- Text segment:
************
Though he claims to be “a normal, boring guy in real life”, Gunn’s anything but. A horror enthusiast who’s best buds with Rob Zombie, he’s killed his brother Sean in just about every movie he’s made (“I love doing that”).
And Gunn is the perfect choice for Guardians, with its off-the-wall characters and its pulp-y sensibilities. (It features, lest we forget, an anthropomorphic raccoon voiced by Bradley Cooper…)
Born in August 1970, Gunn’s been in the industry ever since he started working for cult studio Troma Entertainment in 1996. His hugely varied CV includes scripting everything from Scooby Doo to Dawn Of The Dead ’04, and he’s even turned his hand to acting on occasion, mostly recently appearing in Twisted Pixel videogame LocoCycle.
It’s fair to say, though, that Guardians Of The Galaxy is Gunn’s (.44) magnum opus. A left-field choice by a notoriously open-minded studio, Gunn beat Peyton Reed (now directing Ant-Man) and Ryan Fleck and Anna Boden to the director’s chair, and has been waxing lyrical over landing the gig ever since.
In fact, despite the film’s ginormous scale, it could just be the ‘most James Gunn’ movie ever made; Joss Whedon infamously advised the director to “Put in more James Gunn” when he read a draft of the script, and from what we’ve seen so far, he’s certainly done that.
But what exactly is a James Gunn movie? We took a look through his back catalogue to find out...
Tromeo & Juliet (1996)
The first feature Gunn ever wrote and directed, this loving Shakespearean pastiche sticks pretty close to the original plot, but throws in a ton of sex, violence and gory prosthetics (giant willy alert!) – because surely that’s what Will himself would’ve done if he was still alive in 1996.
“It influenced me a lot,” Gunn says of working for Troma. “It taught me things like, ‘How do you save money?’ and so on and so forth. It showed me where things work and where they don’t. It was a great education for me. It’s like a permanent part of my ass. I don’t even think of it as an influence anymore.”
Variety described T&R as “no-holds Bard” and the film’s considered a staple in the B-movie monster oeuvre. It also has an awesome soundtrack (see Guardians), and it certainly makes other Shakespeare adaps like 10 Things I Hate About You look tame in comparison…
The Specials (2000)
Something of a precursor to Guardians Of The Galaxy, this one. A cheeky superhero send-up masterminded by Gunn and ’80s pin-up Rob Lowe, The Specials follows the titular group of heroes on their day off.
Don’t expect Marvel-style set-pieces, though. The Specials is all about zingy dialogue and brilliant banter as the team bicker and butt heads (see Guardians…). With a cast that includes Thomas Haden Church, Judy Greer, a VERY BLUE Jamie Kennedy plus Gunn himself (and bro Sean), it’s a cult-y delight.
“The Specials was very much geared towards readers of comic books, not fans of cinema,” Gunn muses on how things have changed since then. “I sort of miss the days where superheroes were just for me... or just for me and my fellow comic-book geeks.”
************
- Input material:
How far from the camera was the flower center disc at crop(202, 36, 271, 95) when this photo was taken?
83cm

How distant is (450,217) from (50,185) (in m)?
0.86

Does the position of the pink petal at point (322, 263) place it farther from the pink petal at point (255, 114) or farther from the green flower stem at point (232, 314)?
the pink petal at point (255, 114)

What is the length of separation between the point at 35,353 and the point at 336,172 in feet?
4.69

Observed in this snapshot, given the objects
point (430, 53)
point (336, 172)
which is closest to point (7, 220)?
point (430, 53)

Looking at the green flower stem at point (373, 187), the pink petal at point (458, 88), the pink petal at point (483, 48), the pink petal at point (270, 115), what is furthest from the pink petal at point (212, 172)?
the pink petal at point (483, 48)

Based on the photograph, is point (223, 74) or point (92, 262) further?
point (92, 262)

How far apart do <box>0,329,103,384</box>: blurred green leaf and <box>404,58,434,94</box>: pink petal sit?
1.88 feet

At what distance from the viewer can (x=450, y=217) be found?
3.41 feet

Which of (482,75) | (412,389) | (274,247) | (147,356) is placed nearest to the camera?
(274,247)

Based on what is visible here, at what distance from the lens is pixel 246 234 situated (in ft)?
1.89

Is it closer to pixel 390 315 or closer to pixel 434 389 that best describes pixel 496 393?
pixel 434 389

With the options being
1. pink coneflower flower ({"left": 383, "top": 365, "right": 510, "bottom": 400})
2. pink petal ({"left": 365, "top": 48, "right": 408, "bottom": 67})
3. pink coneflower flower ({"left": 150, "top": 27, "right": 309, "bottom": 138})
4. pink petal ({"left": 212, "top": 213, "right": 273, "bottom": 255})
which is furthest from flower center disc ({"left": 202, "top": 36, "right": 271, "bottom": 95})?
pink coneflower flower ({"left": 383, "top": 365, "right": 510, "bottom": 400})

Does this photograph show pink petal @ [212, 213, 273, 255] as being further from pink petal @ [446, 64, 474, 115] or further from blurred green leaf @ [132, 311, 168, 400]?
************
- Goals:
A. In the records, replace "furthest" with "farthest" in the part that opens with the line containing "Which of (482,75)" and closes with the end of the records. Leave everything else unchanged.
B. Carry on the article about James Gunn's films from its last sentence.

- Replies:
A.
Which of (482,75) | (412,389) | (274,247) | (147,356) is placed nearest to the camera?
(274,247)

Based on what is visible here, at what distance from the lens is pixel 246 234 situated (in ft)?
1.89

Is it closer to pixel 390 315 or closer to pixel 434 389 that best describes pixel 496 393?
pixel 434 389

With the options being
1. pink coneflower flower ({"left": 383, "top": 365, "right": 510, "bottom": 400})
2. pink petal ({"left": 365, "top": 48, "right": 408, "bottom": 67})
3. pink coneflower flower ({"left": 150, "top": 27, "right": 309, "bottom": 138})
4. pink petal ({"left": 212, "top": 213, "right": 273, "bottom": 255})
which is farthest from flower center disc ({"left": 202, "top": 36, "right": 271, "bottom": 95})?
pink coneflower flower ({"left": 383, "top": 365, "right": 510, "bottom": 400})

Does this photograph show pink petal @ [212, 213, 273, 255] as being further from pink petal @ [446, 64, 474, 115] or further from blurred green leaf @ [132, 311, 168, 400]?

B.
Scooby Doo (2002)
“The first Scooby-Doo was extraordinary difficult to do,” Gunn recalls of the tricky adap, “because it was initially written as a PG-13. It got an R-rating the first time it went through the MPAA, and that was the funny part. It was written as something a little raunchy and more for teens.”
What it ended up being was a family comedy that took advantage of pioneering CGI (for Scooby) and the bankability of young stars Sarah Michelle Gellar and Freddie Prinze Jr.
Many of Gunn’s more adult ideas (Shaggy as a full-on stoner, Velma and Daphne having a relationship) were excised in favour of something perkier and less confusing for the nippers.
Not that Gunn minded – he returned to script the sequel, which “was much more fun to do because we knew we were making a kids’ movie from the beginning”.
Dawn Of The Dead (2004)
Dead kids! Goresome special effects! Running zombies! Gunn scripted this reboot of the George A. Romero zombie classic (with Zack Snyder directing), generating something that was a leaner, meaner, action movie version of a zombie flick. And it’s every bit as good as Romero’s film.
Though he admitted being wary of remakes, Gunn reveals: “For some reason I was lit up by Dawn Of The Dead. I could see a different take on the same subject, with more survivors and more of a focus on surviving in a world where the rules have totally changed.”
What’s this? A philosophical monster movie? Proving that trying to put Gunn into a genre box is like stopping a Mogwai from eating after midnight, the director flipped genre tropes on their gooey heads with Slither, a gross-out, gag-filled, uber-violent ode to the very best of B-monster movies.
“I really wanted that feel of the old gritty ’80s horror films that I grew up with, that were fun and over the top and gory,” Gunn said at the time. “And I think prosthetic effects is the way to do that.
“I think that there’s a lot of craftsmanship to prosthetic effects that’s missing in today’s horror. I wanted to do something completely unique – so that’s what I did.”
James Gunn’s PG Porn (2008-2009)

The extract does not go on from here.